# 'Praise' Methodist Church, Cornwall - March 2018



## urban-dorset (Mar 29, 2018)

A few weeks ago I went on a little road trip to Devon and Cornwall, and along the way I found this little church. 

As soon as I'd parked up across the road from it and got out, a man pulled up behind in his car and then asked me if I was going for a walk. "Yes", I said, and waited until he'd gone and then went into the churchyard. 

With hindsight I don't know why I did that - there was no reason why I couldn't go and have a look at the church. In fact it wasn't fenced off in any way AND the door was wide open! I wish I'd asked him about it now, as I can't find any history, not even a mention of it on the web. 

Amazingly, there was little sign of vandalism; all the decay seemed to be fairly natural. Although there wasn't that much to it, it was rather a peaceful little place to spend half an hour or so.

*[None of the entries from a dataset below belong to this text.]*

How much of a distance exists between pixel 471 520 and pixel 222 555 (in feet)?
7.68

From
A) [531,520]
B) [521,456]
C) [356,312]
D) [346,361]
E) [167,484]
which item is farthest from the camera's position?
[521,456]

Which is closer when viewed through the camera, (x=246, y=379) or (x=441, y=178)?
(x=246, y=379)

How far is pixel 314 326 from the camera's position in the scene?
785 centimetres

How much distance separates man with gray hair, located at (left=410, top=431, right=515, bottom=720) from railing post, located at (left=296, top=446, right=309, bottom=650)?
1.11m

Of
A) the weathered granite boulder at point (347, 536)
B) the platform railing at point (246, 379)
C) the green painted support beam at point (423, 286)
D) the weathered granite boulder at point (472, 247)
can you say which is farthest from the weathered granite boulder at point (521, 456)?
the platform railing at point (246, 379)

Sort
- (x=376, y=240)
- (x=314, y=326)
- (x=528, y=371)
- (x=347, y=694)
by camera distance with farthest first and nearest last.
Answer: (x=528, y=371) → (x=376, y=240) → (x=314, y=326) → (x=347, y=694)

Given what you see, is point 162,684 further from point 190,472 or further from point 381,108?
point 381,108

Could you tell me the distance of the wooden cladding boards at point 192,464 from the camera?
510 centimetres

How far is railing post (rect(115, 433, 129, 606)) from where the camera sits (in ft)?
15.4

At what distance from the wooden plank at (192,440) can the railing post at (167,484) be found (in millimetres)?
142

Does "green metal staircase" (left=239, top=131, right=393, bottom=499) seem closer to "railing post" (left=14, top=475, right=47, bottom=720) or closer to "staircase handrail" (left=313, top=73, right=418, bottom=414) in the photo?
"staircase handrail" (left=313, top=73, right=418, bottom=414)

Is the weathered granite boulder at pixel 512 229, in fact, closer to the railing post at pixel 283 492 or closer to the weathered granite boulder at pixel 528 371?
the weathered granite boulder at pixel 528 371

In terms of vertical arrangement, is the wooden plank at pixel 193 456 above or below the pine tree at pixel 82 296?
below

* This place was also known as 'Bastard Chapel' in another thread.


----------



## Electric (Mar 29, 2018)

Looks beautiful. Brilliant photos.


----------



## HughieD (Mar 30, 2018)

What a gem of a place and a fantastic set of pictures.


----------



## Scaramanger (Mar 30, 2018)

Did you check the building out to the side of this one ??


----------



## urban-dorset (Mar 30, 2018)

Scaramanger said:


> Did you check the building out to the side of this one ??



No, I know the one you mean, but I had three places to go to on that day. I might make a return at some point and have a look then.


----------



## The Wombat (Apr 3, 2018)

What a nice little find.
Excellent photos, love the organ shot


----------



## BikinGlynn (Apr 3, 2018)

Lovely pics, looks a great place.


----------



## Mikeymutt (Apr 3, 2018)

What a beautiful place and lovely shots too.my sort of place that one


----------



## urban-dorset (Apr 3, 2018)

Thank you everyone for the kind comments. Much appreciated.


----------



## prettyvacant71 (Apr 6, 2018)

Love the cob webs on the door knocker, good to see an organ still intact


----------



## Foxylady (Apr 6, 2018)

Lovely find and fab photos, Urban. I love the cobwebs on the doorknocker too.


----------



## freeclimb (May 17, 2018)

Some amazing shots there - I think the associated rectory may also be empty.


----------



## urban-dorset (May 17, 2018)

If you mean the house just behind, it was very much lived in when I was there. Looked like it had just been done up.


----------



## Wrench (May 23, 2018)

What a lovely little find
thanks for sharing


----------